Bahasa nonbaku di Indonesia terdiri dari sejumlah bahasa baik yang dikenal secara nasional maupun hanya digunakan di daerah tertentu. Bahasa nonbaku, kadang juga disebut bahasa subbaku, merupakan bahasa yang tidak memiliki standar dari segi pelafalan, kosakata hingga tata bahasa, tidak patuh atau berbeda dari ragam baku, dalam hal ini bahasa Indonesia baku atau bahasa daerah baku.[1]

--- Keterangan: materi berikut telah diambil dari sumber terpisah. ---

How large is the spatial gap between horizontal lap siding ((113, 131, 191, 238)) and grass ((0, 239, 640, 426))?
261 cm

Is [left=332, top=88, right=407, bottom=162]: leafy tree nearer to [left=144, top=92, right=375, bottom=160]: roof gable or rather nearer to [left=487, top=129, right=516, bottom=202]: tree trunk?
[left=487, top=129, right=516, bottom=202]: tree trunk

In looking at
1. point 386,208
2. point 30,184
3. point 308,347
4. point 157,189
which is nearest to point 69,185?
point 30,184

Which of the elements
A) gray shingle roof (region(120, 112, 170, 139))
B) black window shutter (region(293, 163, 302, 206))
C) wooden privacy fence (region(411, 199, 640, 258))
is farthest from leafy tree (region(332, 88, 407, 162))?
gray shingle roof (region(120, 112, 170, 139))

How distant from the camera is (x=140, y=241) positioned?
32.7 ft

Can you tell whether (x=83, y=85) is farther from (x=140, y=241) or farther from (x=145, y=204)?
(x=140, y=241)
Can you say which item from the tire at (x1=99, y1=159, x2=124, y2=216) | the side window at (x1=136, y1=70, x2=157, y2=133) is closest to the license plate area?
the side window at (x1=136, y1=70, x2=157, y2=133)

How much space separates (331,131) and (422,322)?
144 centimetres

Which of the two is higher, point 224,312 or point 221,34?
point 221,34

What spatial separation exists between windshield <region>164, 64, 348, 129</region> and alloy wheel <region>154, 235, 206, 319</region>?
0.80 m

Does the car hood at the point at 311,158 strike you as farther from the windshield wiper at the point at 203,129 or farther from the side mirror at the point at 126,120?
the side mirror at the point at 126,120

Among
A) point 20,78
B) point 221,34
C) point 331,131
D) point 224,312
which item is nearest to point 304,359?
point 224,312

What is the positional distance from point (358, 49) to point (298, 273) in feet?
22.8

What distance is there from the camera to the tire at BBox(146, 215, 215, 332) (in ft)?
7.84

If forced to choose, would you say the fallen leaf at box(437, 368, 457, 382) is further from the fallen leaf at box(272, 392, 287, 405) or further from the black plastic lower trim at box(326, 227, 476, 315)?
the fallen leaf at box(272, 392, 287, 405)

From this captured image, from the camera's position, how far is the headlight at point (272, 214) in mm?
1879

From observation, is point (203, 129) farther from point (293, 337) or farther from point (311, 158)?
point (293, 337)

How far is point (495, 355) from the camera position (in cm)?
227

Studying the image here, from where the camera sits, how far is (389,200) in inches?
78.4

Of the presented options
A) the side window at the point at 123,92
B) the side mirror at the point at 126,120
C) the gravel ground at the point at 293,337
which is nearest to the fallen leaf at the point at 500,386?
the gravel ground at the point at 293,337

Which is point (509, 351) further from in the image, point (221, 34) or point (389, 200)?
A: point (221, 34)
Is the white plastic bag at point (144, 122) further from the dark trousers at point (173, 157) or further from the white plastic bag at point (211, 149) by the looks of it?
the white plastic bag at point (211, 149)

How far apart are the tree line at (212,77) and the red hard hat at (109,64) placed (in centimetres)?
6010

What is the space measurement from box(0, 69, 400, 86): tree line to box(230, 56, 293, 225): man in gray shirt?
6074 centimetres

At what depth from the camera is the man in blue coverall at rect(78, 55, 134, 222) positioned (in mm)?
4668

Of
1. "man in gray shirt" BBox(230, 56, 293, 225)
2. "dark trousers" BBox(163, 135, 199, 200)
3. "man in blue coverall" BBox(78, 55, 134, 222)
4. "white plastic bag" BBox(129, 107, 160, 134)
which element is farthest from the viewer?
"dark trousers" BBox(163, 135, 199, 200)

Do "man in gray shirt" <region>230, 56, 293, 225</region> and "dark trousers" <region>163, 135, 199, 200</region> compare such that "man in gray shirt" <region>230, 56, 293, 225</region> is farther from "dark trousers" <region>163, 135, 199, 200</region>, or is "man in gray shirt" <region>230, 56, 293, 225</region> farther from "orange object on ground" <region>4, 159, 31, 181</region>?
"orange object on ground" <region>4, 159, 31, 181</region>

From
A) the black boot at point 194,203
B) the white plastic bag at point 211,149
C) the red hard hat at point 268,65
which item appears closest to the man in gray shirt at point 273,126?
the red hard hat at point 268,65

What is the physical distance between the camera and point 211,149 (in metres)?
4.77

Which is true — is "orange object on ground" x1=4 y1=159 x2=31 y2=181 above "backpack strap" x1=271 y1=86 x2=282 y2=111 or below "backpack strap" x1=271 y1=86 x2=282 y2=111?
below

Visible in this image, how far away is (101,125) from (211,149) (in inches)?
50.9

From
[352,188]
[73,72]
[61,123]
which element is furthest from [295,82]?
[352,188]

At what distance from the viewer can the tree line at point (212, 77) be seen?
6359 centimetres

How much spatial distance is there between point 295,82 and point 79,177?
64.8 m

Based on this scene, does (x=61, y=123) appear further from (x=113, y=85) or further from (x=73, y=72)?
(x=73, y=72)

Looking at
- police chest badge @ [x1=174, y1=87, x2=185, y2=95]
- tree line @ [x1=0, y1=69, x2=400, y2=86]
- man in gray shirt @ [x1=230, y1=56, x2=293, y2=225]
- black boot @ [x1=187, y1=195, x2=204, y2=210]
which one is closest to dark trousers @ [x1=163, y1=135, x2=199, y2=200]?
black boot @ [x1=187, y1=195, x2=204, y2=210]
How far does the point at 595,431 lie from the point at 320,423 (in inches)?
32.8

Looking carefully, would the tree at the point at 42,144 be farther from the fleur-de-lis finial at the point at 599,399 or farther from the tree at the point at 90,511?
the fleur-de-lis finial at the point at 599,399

Banyak bahasa nonbaku ini mulanya digunakan oleh kalangan tertentu untuk berkomunikasi satu sama lain secara rahasia. Agar kalimat mereka tidak diketahui oleh kebanyakan orang, mereka memproduksi kata-kata baru dengan cara antara lain mengganti kata dengan lawan kata, mencari kata sepadan, menentukan angka-angka, penggantian fonem, distribusi fonem, penambahan awalan, sisipan, atau akhiran. Masing-masing komunitas (daerah) memiliki rumusan sendiri-sendiri.[2][3][4]
Perlu diketahui istilah "bahasa" dalam bahasa Indonesia memiliki pengertian yang luwes, ia bisa berarti bahasa, dialek, subdialek, laras bahasa dll. Kata bahasa dalam artikel ini digunakan dalam pengertian umumnya yang sesuai dengan penyebutannya di masyarakat, tidak berusaha mengoreksi istilah berdasarkan penggolongan dalam ilmu linguistik.
Sejarah
Dalam perkembangannya, bahasa nonbaku mengalami pergeseran fungsi dari bahasa rahasia menjadi bahasa pergaulan anak-anak remaja. Dalam konteks kekinian, bahasa pergaulan anak-anak remaja ini merupakan dialek bahasa Indonesia informal yang terutama digunakan di suatu daerah atau komunitas tertentu (kalangan homoseksual atau waria). Penggunaan bahasa gaul menjadi lebih dikenal khalayak ramai setelah Debby Sahertian mengumpulkan kosakata yang digunakan dalam komunitas tersebut dan menerbitkan kamus yang bernama Kamus Bahasa Gaul pada tahun 1999.
Penggunaan
Penggunaan bahasa-bahasa nonbaku di Indonesia umumnya tidak mendapat dukungan dari otoritas bahasa. Meskipun demikian, bahasa nonbaku tetap hidup dan digunakan secara luas di Indonesia. Tak jarang, orang Indonesia juga mampu menggunakan berbagai ragam bahasa nonbaku untuk berbagai keperluan dan situasi sosial. Hal ini merupakan bagian dari keanekaragaman Indonesia.[3][5] Bahasa nonbaku di Indonesia digunakan untuk urusan-urusan informal atau tidak resmi, sedangkan untuk urusan formal dan resmi, bahasa Indonesia baku masih digunakan secara meluas.[6]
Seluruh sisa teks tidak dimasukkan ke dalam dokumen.